Speaking yesterday at the National Press Club were Frank J. Gaffney, Jr., former Assistant Secretary of Defense-designate; Ambassador Alan L. Keyes, former Assistant Secretary of State and currently Research Fellow at the American Enterprise Institute; and Roger W. Robinson, Jr., former senior director for international economic affairs at the National Security Council and current president of RWR, Inc.

The Center’s report offers a detailed analysis of the character and objectives of Soviet reform policies under Mikhail Gorbachev and provides a contrasting perspective from that expected in the forthcoming National Security Review (NSR) ordered by President Bush.

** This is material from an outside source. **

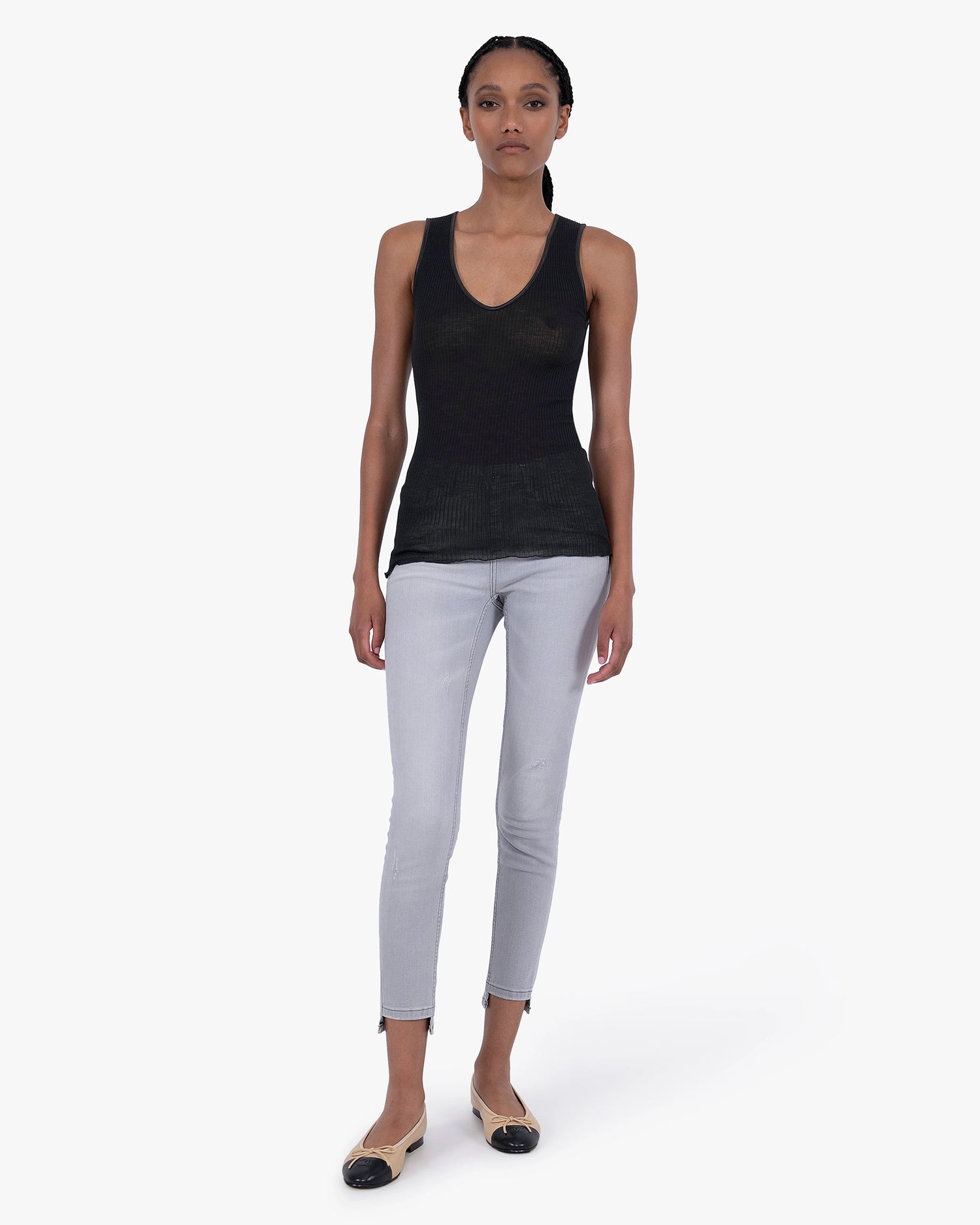 V-Neck Pleated Tank Top - Black Merino / Seta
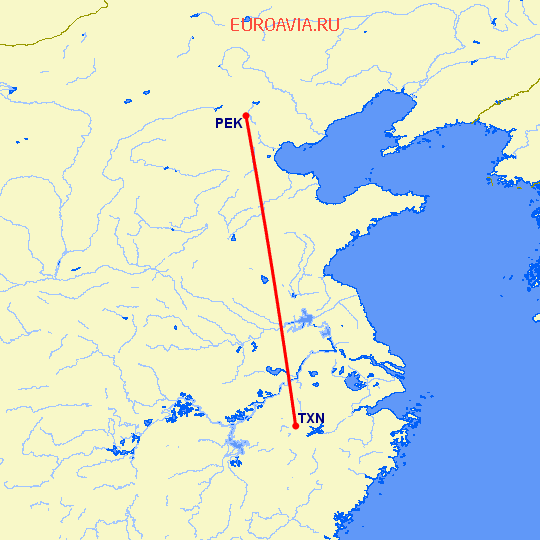 перелет Пекин — Тунси на карте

"By fostering an environment where Gorbachev sets the agenda, the United States is forfeiting its leadership role in the alliance and compounding the opportunities for disputes and differences amongst the allied partners," says Alan Keyes. "That environment has been fomented by a conspicuous absence of an articulated strategy and policy towards the Soviet Union," notes Keyes.

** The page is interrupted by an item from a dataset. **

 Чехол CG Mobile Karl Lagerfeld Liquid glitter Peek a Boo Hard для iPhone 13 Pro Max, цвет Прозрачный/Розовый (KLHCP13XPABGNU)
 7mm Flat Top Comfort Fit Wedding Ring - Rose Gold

According to Gaffney, "The United States must seize this momentous opportunity to press its considerable advantages toward the end of enabling the peoples of the Soviet Union and other nations of the Eastern bloc the right to live in a society of laws made by a free citizenry."

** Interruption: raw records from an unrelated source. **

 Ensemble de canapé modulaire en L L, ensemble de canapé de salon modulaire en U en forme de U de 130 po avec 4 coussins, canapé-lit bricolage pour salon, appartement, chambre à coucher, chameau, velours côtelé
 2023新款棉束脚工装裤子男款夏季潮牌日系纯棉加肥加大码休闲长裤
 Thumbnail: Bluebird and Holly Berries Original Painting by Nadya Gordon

"The economic and financial portfolio is the area of the West’s greatest strength and the Soviet bloc’s greatest weakness," notes Roger Robinson. "It would be a fundamental mistake for the West to provide the Soviet Union with assistance, such as untied loans, government-guaranteed credits, and large-scale joint ventures in the energy sector that may well have adverse consequences for vital Western security interests. It should be viewed as an unacceptable risk for the West to strengthen Soviet economic performance before reforms are shown to be irreversible and to have substantially altered the threat." says Robinson.